I didn't check the others.
Half of the names for people, though two-thirds of the often male names (Omid and Dilshid seem to not be gender-specific), are 'Tom'. This is still far too many for purposes of name diversity.
On the other hand, 'Mary' and other too often used 'standard' words did not propagate severely, according to this list.
Tom is the most used non stopword of the French corpus.
Does anyone know if there are any machine translation services like Deepl or Google Translate that use Tatoeba's data?

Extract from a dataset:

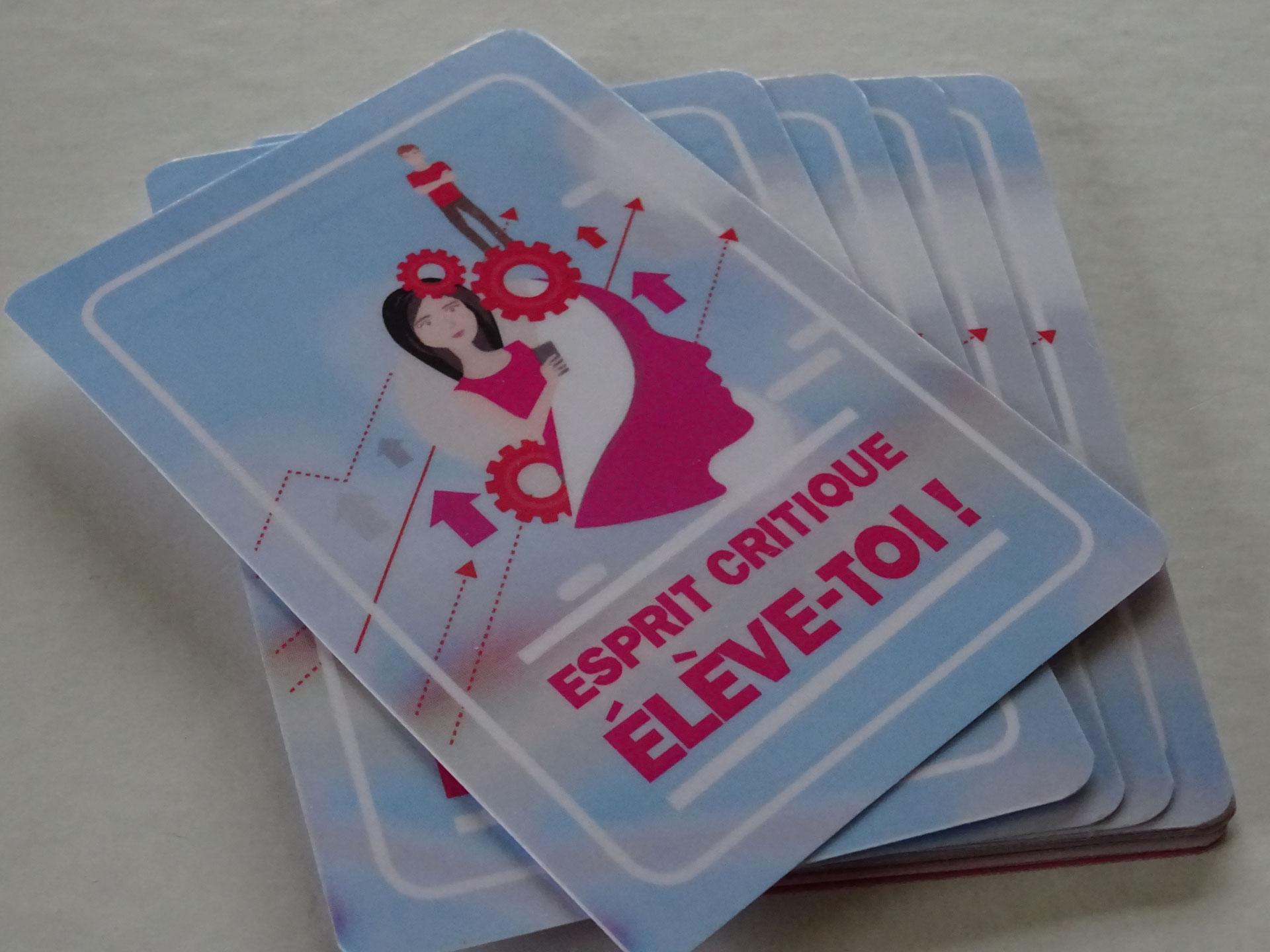 jeux de cartes socio-educatifs pour centre social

What I mean is are there any translation services that generally use machine translation but use Tatoeba's corpora if there's a perfect match?
maybe this one
That's not quite what I had in mind, but thanks anyway.
There was a discussion about translation memory two weeks ago. https://tatoeba.org/fra/wall/sh...#message_33795
Just for your information...
** English Sentences Likely Said By Women **
Perhaps you might find some of these fun to translate, as a different way to find sentences to translate.

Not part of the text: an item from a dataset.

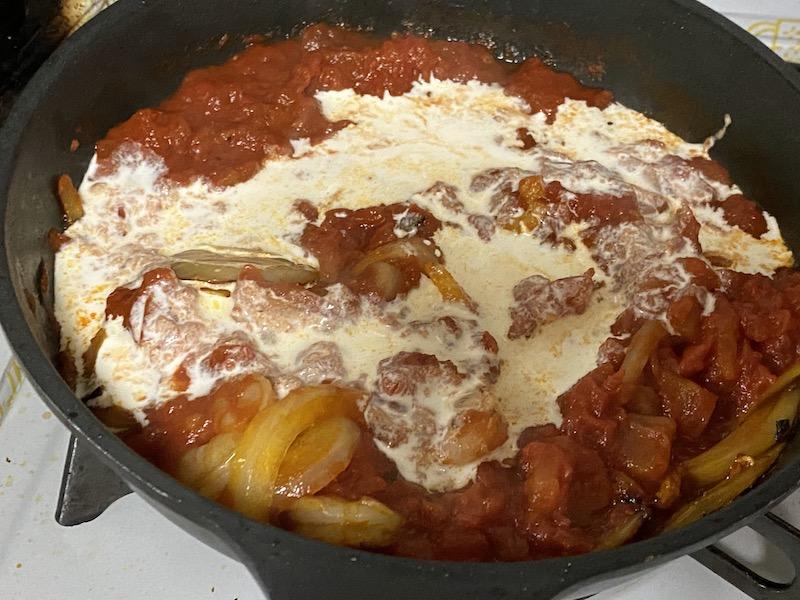ソイドルトマトクリームソース生クリームを入れて煮込む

This is a list I add to when I find a sentence that would likely sound better with a female voice.
Some of these might be possible with a male voice, for example a gay man can have a husband, but I think a female voice for these would be less confusing for students, since most of the time they would hear these sentences, they would likely be spoken by women.

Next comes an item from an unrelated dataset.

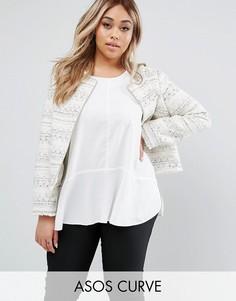 Куртка из ткани букле с бахромой ASOS CURVE - Кремовый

That's a big mess of sexism and heteronormativity to call attention to.
That's a new one to me. "Let's maintain and promote heteronormativity because it will be less confusing to students."
It's a "hidden list" of sentences that I don't plan to record, since I think it would be misleading for students to hear a male voice say many of these sentences. (I'm breast-feeding my baby. / When I was a young girl, ... / I'm a waitress. / I'm pregnant. / etc.) The intent isn't to promote heteronormativity, but to provide language examples as we would most likely hear them.
What is gendered about sentences like these?
- Did you really think I'd dance with you?
- Tom comes on strong.
- I'm truly horrified.
> What is gendered about sentences like these? ...
Nothing, but a large percentage of them are likely to sound better with a female voice, and unless I've made some errors I think none of them would sound strange with a female voice.
The main purpose of this list was to group together sentences that I could send to female volunteers to record, especially since many of these would require a female voice.
The reason I posted a link to this hidden list was because of gillux's wall post wondering about other ways to explore the corpus. I thought that some members might enjoy trying this way. https://tatoeba.org/eng/wall/sh...#message_33780
I didn't think it would be controversial, and I guess since nobody has commented that this was an interesting way to explore sentences, I should have left this as an unannounced hidden list.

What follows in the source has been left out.